Alternatively, you can clone the repository and install it locally:

git clone https://github.com/sibirbil/CSDT.git
cd CSDT
pip install -e .

Usage

Here's an example of how to use CSDT to create and visualize a decision tree:

import pandas as pd
from csdt import CSDT,split_criteria_with_methods
import numpy as np 

# Sample data
data = pd.DataFrame({
    "feature1": [1, 2, 3, 4, 5],
    "feature2": [5, 4, 3, 2, 1],
    "target": [1, 0, 1, 0, 1]
})

X = data[["feature1", "feature2"]]
y = data[["target"]]
def return_mean(y, x):
        return y.mean(axis=0).astype(np.float64)  

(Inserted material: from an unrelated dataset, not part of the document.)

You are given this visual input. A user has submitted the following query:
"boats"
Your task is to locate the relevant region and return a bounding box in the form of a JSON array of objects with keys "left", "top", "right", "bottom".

def calculate_mse(y, predictions,initial_solutions):
    errors = y - predictions
    squared_errors = errors ** 2
    mse = np.mean(squared_errors)
    return np.float64(mse)
        
split_criteria = lambda y, x,initial_solutions: split_criteria_with_methods(y, x,pred=return_mean, split_criteria= calculate_mse,initial_solutions=initial_solutions
            )
# Initialize the tree
tree = CSDT(max_depth=3, min_samples_split=2, min_samples_leaf=1, verbose=True,split_criteria=split_criteria,use_hashmaps=True)

# Fit the tree
tree.fit(X, y)

# Visualize the tree
dot = tree.draw_tree()
dot.render("decision_tree", format="png")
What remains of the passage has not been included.